Oleh karena itu, pertanggungjawaban secara individu terhadap penggunaan senjata api oleh Polisi, maka penggunaan senjata api yang telah merugikan pihak lain karena tidak mengikuti prosedur dapat dituntut pertanggungjawabannya secara perdata maupun secara pidana (A. Josias simon Runturambi dan Atin Sri Pujiastuti, "Senjata Api dan Penanganan Tindak Kriminal", Jakarta: Yayasan Pustaka Obor Indonesia, hlm. 51).

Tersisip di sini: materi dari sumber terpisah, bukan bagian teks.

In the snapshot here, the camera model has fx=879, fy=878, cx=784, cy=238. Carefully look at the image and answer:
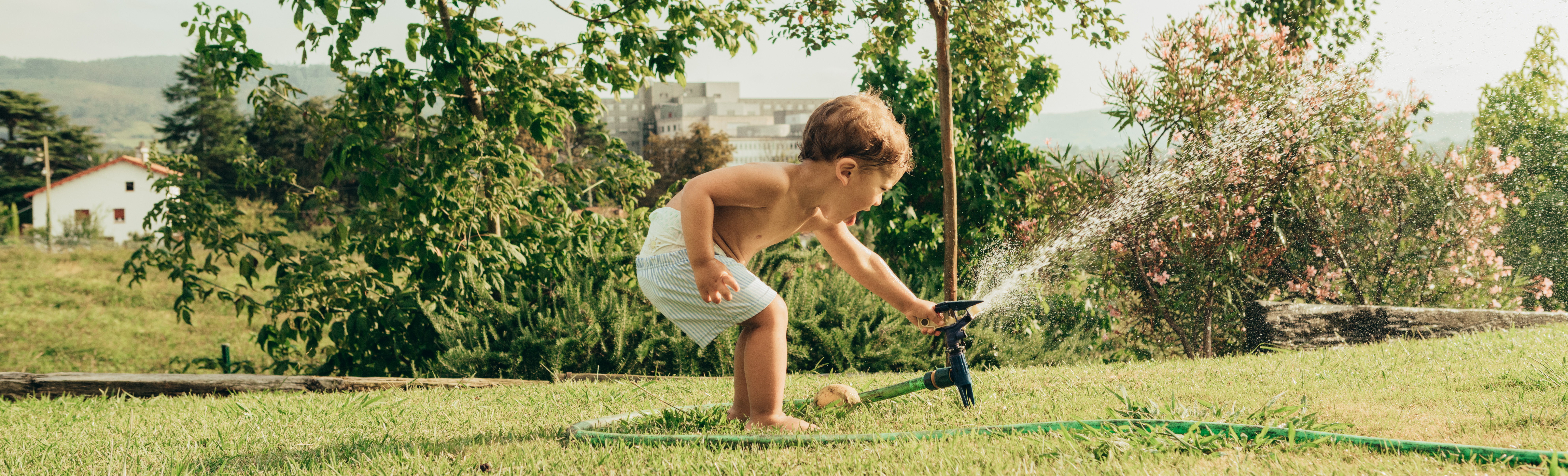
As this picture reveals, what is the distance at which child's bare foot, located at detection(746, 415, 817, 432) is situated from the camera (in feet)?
7.17

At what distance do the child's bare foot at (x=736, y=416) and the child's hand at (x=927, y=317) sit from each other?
21.5 inches

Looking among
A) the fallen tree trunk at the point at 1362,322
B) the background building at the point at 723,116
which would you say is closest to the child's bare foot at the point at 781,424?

Persoalan yang sering terangkat di dalam pemberitaan beberapa media di Indonesia lebih pada kekhawatiran masyarakat atas penegakan hukum penyalahgunaan senjata api mengarah pada perilaku aparat dan pejabat penegak hukum yang menjadi perhatian tersendiri (A. Josias simon Runturambi dan Atin Sri Pujiastuti, "Senjata Api dan Penanganan Tindak Kriminal", Jakarta: Yayasan Pustaka Obor Indonesia, hlm. 52).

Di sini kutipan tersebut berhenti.